Some clients have many possessions, the problem being that there aren’t many places in town where they can bring them. Jones cited a lack of secondhand stores for wares to be donated, which compounds the issue.

“We knew this going into it, but after experiencing it now we really are aware of the amount of teaching that we are doing, in terms of like how to be a responsible tenant and how to make sure you’re connecting with your neighbours and your community,” Jones said. “We learned who the program fits and how it might not work for everybody and we can figure out best who it works for.”

Opening the community pulled the threads of another problem. Some clients who leave jail or in-patient programs lose their homes once they get out, Jones said. This made organizers have to adjust the program halfway through, she noted. Blood Ties holds units for a minimum of three months. It depends on circumstances, so they could be reserved for longer if need be.

“We definitely want to make sure that people have a chance to keep their housing because in Whitehorse it’s just so easy to be put back into a place where you don’t have housing,” Jones said.
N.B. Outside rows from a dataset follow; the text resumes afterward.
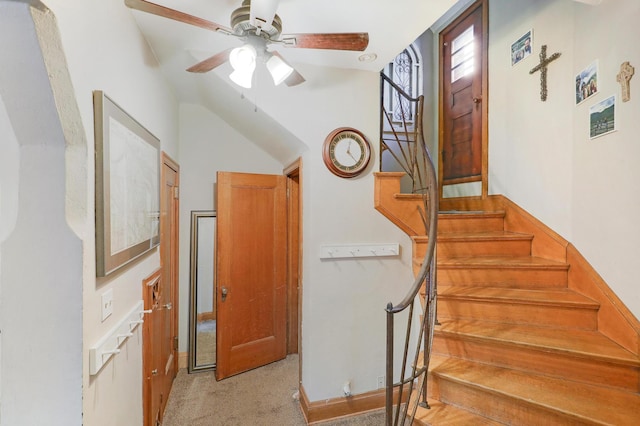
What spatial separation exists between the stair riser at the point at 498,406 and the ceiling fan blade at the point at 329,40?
72.0 inches

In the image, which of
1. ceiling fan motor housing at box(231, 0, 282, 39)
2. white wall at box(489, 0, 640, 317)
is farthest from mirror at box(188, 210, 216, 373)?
white wall at box(489, 0, 640, 317)

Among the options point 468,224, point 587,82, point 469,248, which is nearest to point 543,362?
point 469,248

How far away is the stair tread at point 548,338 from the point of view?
1476 mm

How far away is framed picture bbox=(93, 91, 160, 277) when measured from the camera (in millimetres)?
1172

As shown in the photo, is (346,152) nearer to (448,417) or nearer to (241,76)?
(241,76)

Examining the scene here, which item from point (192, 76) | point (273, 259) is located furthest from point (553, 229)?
point (192, 76)

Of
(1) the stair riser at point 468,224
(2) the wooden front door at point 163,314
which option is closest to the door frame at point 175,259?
(2) the wooden front door at point 163,314

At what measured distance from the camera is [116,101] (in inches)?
54.1

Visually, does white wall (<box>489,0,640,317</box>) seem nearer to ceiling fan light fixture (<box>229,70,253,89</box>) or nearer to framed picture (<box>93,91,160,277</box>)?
ceiling fan light fixture (<box>229,70,253,89</box>)

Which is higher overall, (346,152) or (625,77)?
(625,77)

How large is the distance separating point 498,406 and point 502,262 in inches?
37.0

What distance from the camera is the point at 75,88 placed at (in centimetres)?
102

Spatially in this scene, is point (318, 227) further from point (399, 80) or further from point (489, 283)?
point (399, 80)

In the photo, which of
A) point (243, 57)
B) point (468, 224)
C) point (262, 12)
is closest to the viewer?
point (262, 12)
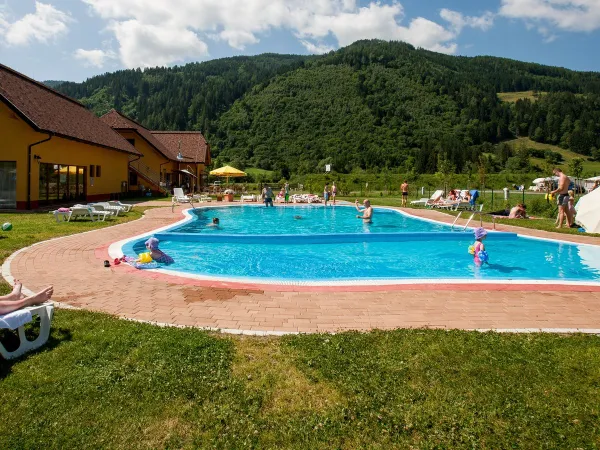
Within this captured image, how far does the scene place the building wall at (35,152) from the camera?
674 inches

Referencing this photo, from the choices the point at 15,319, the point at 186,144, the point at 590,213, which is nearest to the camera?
the point at 15,319

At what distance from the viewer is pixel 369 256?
10906mm

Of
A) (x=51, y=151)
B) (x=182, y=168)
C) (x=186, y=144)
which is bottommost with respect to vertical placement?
(x=51, y=151)

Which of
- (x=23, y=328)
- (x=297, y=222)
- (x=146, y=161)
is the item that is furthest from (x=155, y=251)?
(x=146, y=161)

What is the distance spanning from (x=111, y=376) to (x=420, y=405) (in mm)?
2319

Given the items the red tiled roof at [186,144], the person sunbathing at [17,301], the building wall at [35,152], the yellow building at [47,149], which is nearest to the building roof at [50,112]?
the yellow building at [47,149]

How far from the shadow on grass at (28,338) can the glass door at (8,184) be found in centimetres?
1612

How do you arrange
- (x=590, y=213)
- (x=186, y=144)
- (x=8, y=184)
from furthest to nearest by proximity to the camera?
(x=186, y=144) < (x=8, y=184) < (x=590, y=213)

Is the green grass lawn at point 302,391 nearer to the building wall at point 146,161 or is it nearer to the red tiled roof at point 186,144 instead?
the building wall at point 146,161

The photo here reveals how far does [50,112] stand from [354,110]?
78481mm

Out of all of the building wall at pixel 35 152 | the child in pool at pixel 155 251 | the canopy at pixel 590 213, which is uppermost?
the building wall at pixel 35 152

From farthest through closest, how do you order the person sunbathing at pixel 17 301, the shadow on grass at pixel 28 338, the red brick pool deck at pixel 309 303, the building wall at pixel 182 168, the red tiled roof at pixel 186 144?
the red tiled roof at pixel 186 144, the building wall at pixel 182 168, the red brick pool deck at pixel 309 303, the person sunbathing at pixel 17 301, the shadow on grass at pixel 28 338

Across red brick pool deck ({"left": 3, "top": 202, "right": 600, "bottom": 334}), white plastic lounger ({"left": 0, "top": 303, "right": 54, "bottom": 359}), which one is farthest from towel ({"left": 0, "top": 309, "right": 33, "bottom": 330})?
red brick pool deck ({"left": 3, "top": 202, "right": 600, "bottom": 334})

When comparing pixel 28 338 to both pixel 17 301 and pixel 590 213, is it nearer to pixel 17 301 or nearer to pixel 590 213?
pixel 17 301
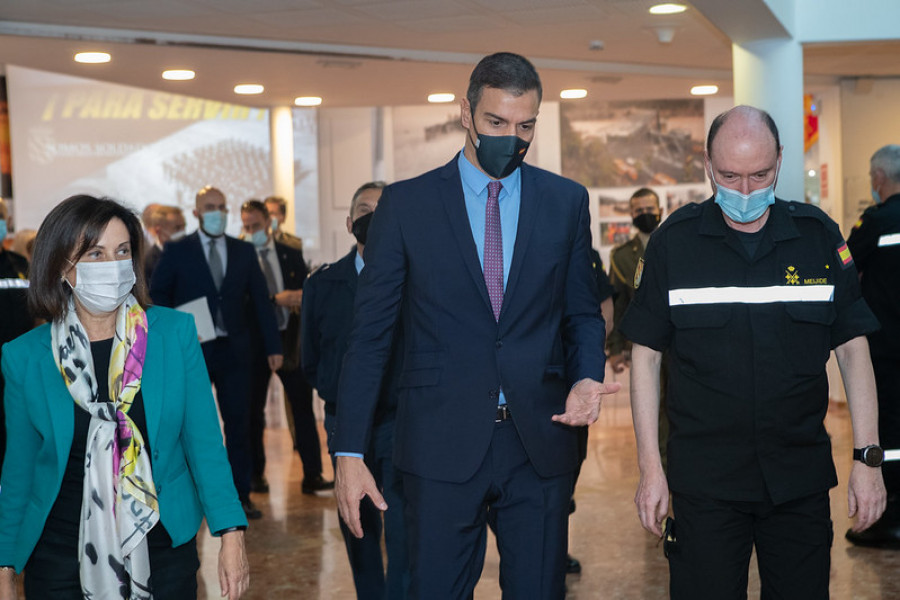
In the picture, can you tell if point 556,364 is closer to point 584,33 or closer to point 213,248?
point 213,248

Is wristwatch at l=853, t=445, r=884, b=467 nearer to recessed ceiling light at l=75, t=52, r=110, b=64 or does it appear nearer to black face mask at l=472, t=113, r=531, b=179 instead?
black face mask at l=472, t=113, r=531, b=179

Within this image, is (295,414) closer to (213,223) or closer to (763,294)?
(213,223)

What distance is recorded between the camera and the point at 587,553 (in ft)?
19.5

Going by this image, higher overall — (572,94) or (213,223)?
(572,94)

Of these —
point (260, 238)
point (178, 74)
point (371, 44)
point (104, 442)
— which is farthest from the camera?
point (178, 74)

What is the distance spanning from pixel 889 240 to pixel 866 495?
10.1ft

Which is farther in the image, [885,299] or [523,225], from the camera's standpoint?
[885,299]

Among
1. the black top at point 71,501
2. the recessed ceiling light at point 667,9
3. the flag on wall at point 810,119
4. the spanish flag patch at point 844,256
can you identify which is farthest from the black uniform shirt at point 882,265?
the flag on wall at point 810,119

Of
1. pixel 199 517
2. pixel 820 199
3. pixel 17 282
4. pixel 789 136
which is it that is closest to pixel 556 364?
pixel 199 517

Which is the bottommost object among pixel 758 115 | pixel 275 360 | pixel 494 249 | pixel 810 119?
pixel 275 360

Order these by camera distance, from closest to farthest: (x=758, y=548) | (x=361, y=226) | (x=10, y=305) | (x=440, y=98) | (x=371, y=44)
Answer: (x=758, y=548), (x=361, y=226), (x=10, y=305), (x=371, y=44), (x=440, y=98)

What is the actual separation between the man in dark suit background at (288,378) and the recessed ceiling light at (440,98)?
381cm

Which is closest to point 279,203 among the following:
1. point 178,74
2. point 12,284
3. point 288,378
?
point 178,74

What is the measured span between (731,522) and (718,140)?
3.31 ft
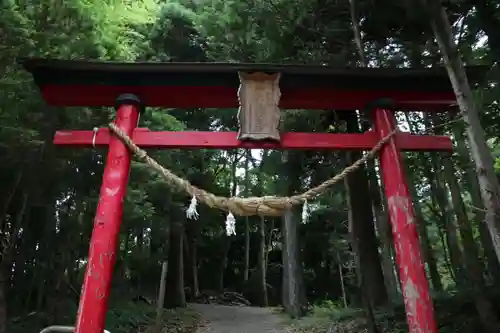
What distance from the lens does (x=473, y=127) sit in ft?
12.1

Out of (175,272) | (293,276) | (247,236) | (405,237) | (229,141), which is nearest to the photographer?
(405,237)

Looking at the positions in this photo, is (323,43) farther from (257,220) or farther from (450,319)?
(257,220)

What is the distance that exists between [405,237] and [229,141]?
6.28ft

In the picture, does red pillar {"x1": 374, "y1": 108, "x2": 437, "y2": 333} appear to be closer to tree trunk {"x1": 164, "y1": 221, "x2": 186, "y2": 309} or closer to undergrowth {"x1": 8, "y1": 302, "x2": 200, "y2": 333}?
undergrowth {"x1": 8, "y1": 302, "x2": 200, "y2": 333}

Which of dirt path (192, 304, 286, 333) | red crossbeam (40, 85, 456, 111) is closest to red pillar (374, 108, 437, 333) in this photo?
red crossbeam (40, 85, 456, 111)

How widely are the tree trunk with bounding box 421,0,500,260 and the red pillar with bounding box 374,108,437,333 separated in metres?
0.67

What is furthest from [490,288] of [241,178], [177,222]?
[241,178]

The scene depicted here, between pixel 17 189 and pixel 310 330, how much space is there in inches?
251

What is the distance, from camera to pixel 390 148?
432cm

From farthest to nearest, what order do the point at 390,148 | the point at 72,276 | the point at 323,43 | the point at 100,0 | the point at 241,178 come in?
the point at 241,178
the point at 72,276
the point at 323,43
the point at 100,0
the point at 390,148

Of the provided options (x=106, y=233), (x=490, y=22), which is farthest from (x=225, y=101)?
(x=490, y=22)

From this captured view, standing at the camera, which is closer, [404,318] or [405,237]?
[405,237]

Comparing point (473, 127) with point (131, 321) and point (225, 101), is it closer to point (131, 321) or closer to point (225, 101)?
point (225, 101)

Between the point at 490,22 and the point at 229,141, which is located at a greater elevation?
the point at 490,22
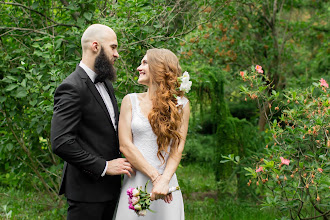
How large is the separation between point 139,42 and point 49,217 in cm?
286

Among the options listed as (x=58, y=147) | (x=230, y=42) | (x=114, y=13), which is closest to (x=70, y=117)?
(x=58, y=147)

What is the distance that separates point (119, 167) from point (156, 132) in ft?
1.12

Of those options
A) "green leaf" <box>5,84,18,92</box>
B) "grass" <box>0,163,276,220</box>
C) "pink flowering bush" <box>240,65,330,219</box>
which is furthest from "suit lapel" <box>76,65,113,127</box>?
"grass" <box>0,163,276,220</box>

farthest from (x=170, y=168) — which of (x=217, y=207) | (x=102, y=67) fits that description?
(x=217, y=207)

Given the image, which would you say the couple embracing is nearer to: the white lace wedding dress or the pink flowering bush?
the white lace wedding dress

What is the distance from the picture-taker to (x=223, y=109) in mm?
6297

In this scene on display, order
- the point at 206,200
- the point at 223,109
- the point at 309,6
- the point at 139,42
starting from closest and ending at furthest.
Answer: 1. the point at 139,42
2. the point at 223,109
3. the point at 206,200
4. the point at 309,6

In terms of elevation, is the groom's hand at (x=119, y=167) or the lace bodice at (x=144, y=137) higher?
the lace bodice at (x=144, y=137)

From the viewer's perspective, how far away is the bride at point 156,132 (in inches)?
112

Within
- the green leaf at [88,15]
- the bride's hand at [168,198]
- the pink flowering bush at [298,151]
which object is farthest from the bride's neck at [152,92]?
the green leaf at [88,15]

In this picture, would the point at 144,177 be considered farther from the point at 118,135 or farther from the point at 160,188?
the point at 118,135

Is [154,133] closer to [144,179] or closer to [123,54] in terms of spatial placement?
[144,179]

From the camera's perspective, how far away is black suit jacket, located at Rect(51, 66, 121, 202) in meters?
2.68

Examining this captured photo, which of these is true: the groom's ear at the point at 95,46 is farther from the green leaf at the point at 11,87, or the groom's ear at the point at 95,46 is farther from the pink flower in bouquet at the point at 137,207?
the green leaf at the point at 11,87
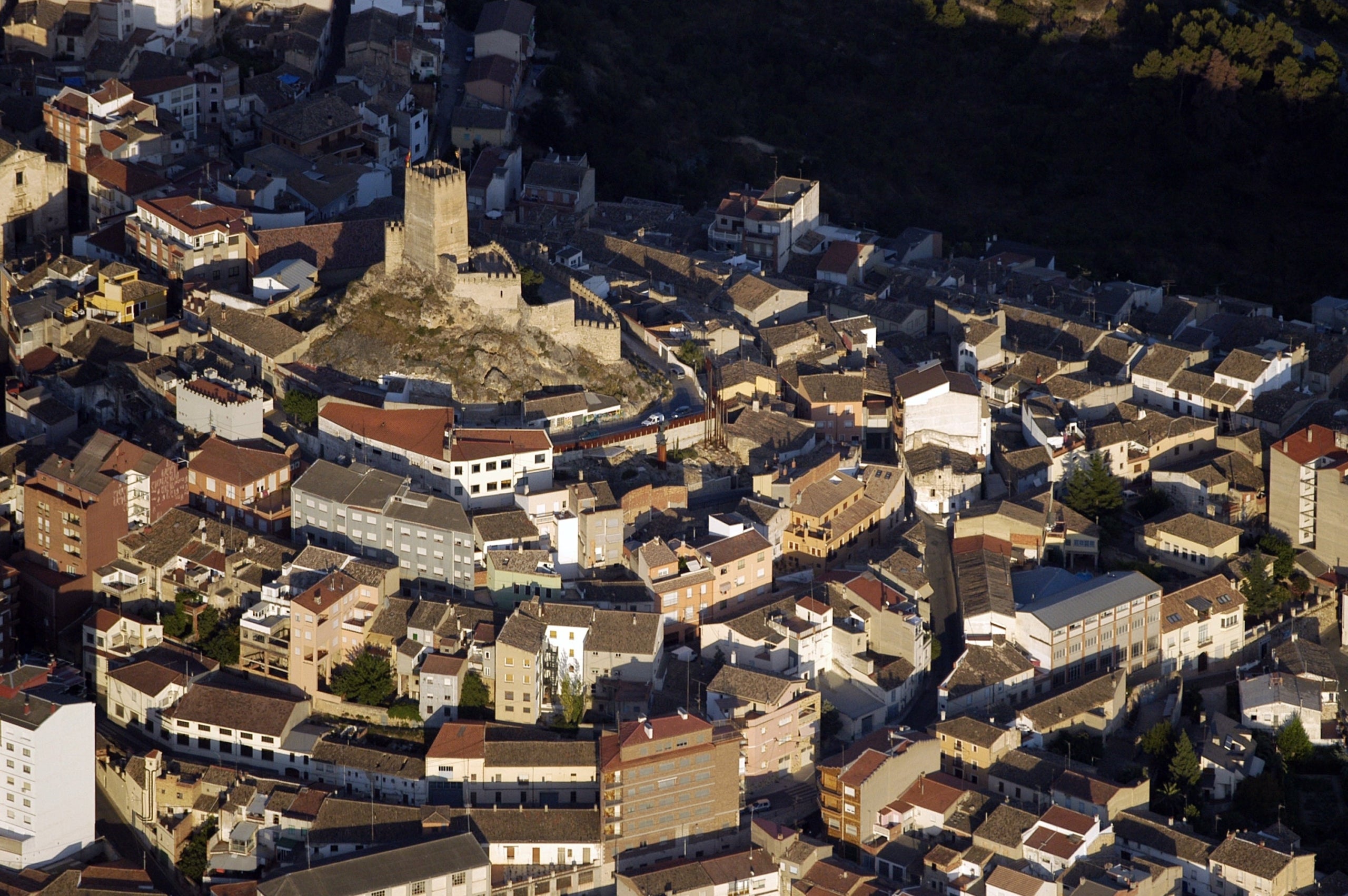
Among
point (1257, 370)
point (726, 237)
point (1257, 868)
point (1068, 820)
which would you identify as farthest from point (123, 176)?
point (1257, 868)

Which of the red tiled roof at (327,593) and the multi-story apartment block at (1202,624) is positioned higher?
the red tiled roof at (327,593)

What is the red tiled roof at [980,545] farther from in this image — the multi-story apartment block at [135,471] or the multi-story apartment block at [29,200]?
the multi-story apartment block at [29,200]

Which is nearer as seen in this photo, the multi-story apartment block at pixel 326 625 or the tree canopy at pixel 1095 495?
the multi-story apartment block at pixel 326 625

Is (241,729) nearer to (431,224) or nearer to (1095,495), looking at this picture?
(431,224)

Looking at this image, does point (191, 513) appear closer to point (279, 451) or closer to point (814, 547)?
point (279, 451)

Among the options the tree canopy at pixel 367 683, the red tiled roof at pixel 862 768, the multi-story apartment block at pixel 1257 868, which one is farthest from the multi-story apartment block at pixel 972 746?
the tree canopy at pixel 367 683

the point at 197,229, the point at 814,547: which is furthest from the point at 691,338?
the point at 197,229

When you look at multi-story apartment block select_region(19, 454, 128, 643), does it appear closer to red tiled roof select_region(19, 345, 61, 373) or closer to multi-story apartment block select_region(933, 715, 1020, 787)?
red tiled roof select_region(19, 345, 61, 373)
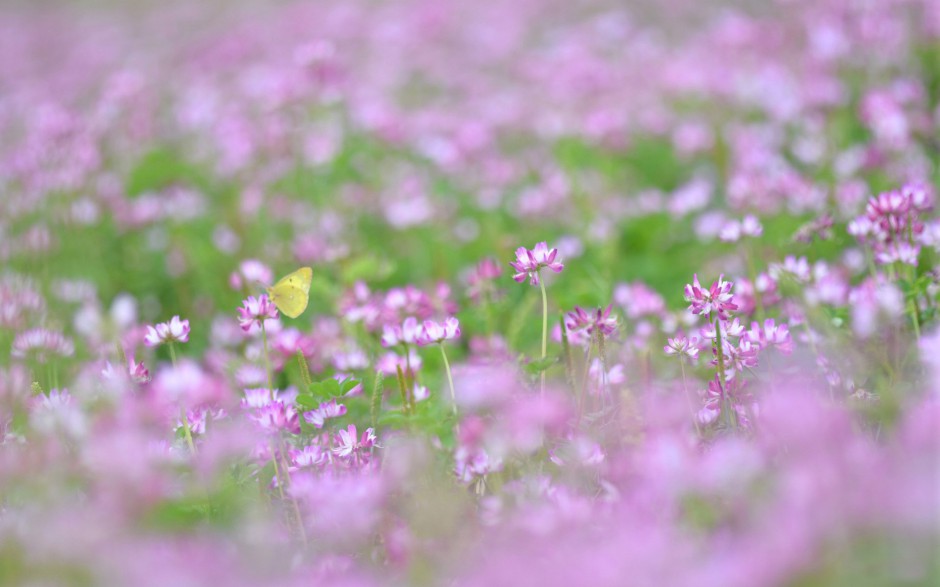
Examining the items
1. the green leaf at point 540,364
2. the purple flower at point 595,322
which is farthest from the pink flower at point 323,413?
the purple flower at point 595,322

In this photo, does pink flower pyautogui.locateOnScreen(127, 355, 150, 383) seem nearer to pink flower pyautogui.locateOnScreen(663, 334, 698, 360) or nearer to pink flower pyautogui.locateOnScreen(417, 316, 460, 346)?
pink flower pyautogui.locateOnScreen(417, 316, 460, 346)

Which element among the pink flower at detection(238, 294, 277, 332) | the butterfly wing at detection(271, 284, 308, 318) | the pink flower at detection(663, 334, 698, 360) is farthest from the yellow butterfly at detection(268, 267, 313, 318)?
the pink flower at detection(663, 334, 698, 360)


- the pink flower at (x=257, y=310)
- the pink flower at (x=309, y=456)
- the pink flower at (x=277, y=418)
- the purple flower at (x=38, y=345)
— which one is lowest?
the pink flower at (x=309, y=456)

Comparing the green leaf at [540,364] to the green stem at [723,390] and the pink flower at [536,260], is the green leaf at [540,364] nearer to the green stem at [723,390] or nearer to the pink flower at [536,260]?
the pink flower at [536,260]

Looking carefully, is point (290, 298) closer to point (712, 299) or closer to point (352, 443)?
point (352, 443)

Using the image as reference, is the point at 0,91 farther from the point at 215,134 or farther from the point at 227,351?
the point at 227,351

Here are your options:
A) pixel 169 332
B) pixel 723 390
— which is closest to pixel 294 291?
pixel 169 332
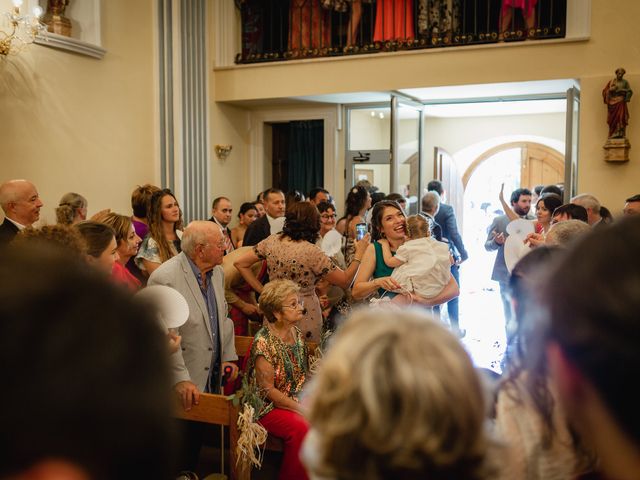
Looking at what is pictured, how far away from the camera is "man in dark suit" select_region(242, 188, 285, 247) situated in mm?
5738

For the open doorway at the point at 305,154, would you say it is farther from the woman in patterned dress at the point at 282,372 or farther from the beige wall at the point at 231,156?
the woman in patterned dress at the point at 282,372

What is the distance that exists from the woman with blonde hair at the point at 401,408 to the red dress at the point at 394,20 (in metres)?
7.60

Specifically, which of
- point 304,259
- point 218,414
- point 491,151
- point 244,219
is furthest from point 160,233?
point 491,151

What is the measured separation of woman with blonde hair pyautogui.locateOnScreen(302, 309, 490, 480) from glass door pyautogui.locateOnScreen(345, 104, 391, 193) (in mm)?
8242

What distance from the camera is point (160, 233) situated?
4.44 meters

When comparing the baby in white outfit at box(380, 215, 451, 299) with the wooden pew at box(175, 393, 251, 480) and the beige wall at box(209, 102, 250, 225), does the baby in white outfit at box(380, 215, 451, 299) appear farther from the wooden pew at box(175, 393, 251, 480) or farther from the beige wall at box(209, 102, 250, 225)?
the beige wall at box(209, 102, 250, 225)

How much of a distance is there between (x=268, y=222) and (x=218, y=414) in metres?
2.89

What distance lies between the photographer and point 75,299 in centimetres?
58

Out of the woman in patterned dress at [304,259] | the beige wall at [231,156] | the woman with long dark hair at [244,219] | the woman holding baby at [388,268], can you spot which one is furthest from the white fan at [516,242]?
the beige wall at [231,156]

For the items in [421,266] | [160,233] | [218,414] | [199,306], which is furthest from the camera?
[160,233]

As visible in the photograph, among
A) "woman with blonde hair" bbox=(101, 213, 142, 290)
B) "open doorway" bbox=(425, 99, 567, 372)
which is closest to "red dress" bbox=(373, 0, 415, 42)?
"open doorway" bbox=(425, 99, 567, 372)

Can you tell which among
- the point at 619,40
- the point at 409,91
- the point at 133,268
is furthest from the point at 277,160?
the point at 133,268

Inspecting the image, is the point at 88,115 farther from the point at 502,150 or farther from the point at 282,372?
the point at 502,150

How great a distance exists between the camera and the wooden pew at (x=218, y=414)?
313cm
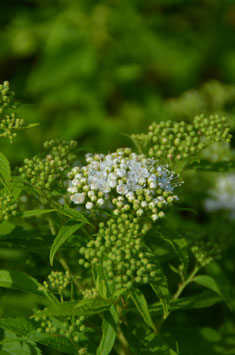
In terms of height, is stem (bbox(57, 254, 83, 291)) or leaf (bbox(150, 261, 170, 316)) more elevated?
stem (bbox(57, 254, 83, 291))

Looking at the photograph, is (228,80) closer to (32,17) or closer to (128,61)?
(128,61)

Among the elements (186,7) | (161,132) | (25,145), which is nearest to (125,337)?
(161,132)

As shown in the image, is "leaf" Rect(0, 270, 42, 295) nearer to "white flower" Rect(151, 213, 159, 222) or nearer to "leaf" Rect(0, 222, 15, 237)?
"leaf" Rect(0, 222, 15, 237)

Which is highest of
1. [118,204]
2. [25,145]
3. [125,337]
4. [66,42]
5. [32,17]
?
[32,17]

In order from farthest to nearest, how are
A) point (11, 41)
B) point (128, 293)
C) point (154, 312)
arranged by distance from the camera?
point (11, 41) < point (154, 312) < point (128, 293)

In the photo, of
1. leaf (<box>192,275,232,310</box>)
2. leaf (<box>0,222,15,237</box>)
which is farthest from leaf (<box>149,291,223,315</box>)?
leaf (<box>0,222,15,237</box>)

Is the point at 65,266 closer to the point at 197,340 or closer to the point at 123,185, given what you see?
the point at 123,185

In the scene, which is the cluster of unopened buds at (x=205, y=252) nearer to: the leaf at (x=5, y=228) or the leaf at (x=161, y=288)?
the leaf at (x=161, y=288)
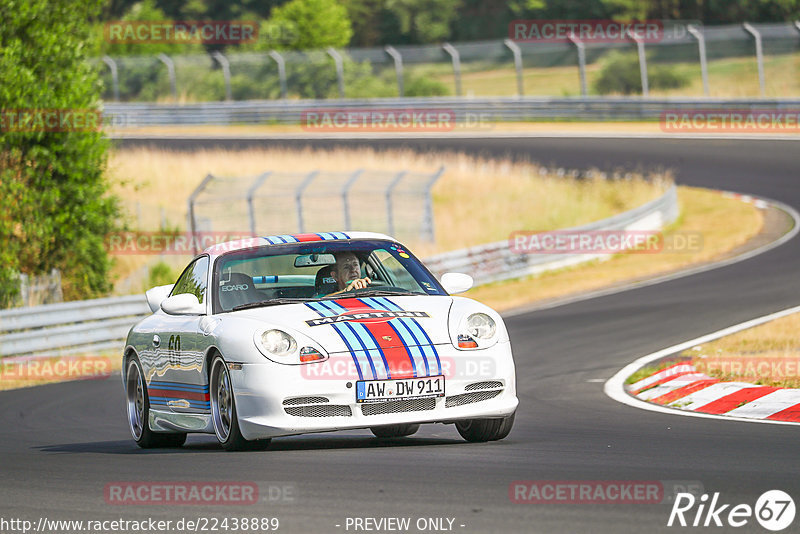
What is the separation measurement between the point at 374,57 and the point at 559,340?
3196 cm

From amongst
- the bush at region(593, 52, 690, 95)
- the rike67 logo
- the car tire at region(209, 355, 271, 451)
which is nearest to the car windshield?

Another change occurred in the last year. A 24/7 emergency phone line is on the chopping block — funding is to be severed this year, Jones said. That program, the result of a partnership forged between Blood Ties and the Fetal Alcohol Syndrome Society Yukon, operates as an eviction prevention tool.

“We’re dealing with clients who have never been housed, so we want to give them all a chance at success and sometimes that means a worker to come down and negotiate what’s happening with the landlord and tenant instead of just getting evicted,” Jones said.

“I’m bummed out. It is stressful knowing we’re going into the next year not being able to continue the phone line existing as it has, so we’re gonna have to scale it down quite a bit.”

The community is an expansion of the original Steve Cardiff Tiny House.

From 2012 to 2016, the 240-square foot house (designed by Tony Zedda) was located on an undeveloped piece of land on Hawkins Street.

During that time, it served as a transitional home for five different people.

In 2016, when a larger-scale affordable housing project (also designed by Zedda) broke ground, the tiny house was put in storage until the community alternative was arrived at, and construction started in the summer of 2018. The original tiny house is now one of five at the corner of Sixth Avenue and Jarvis Street in downtown Whitehorse.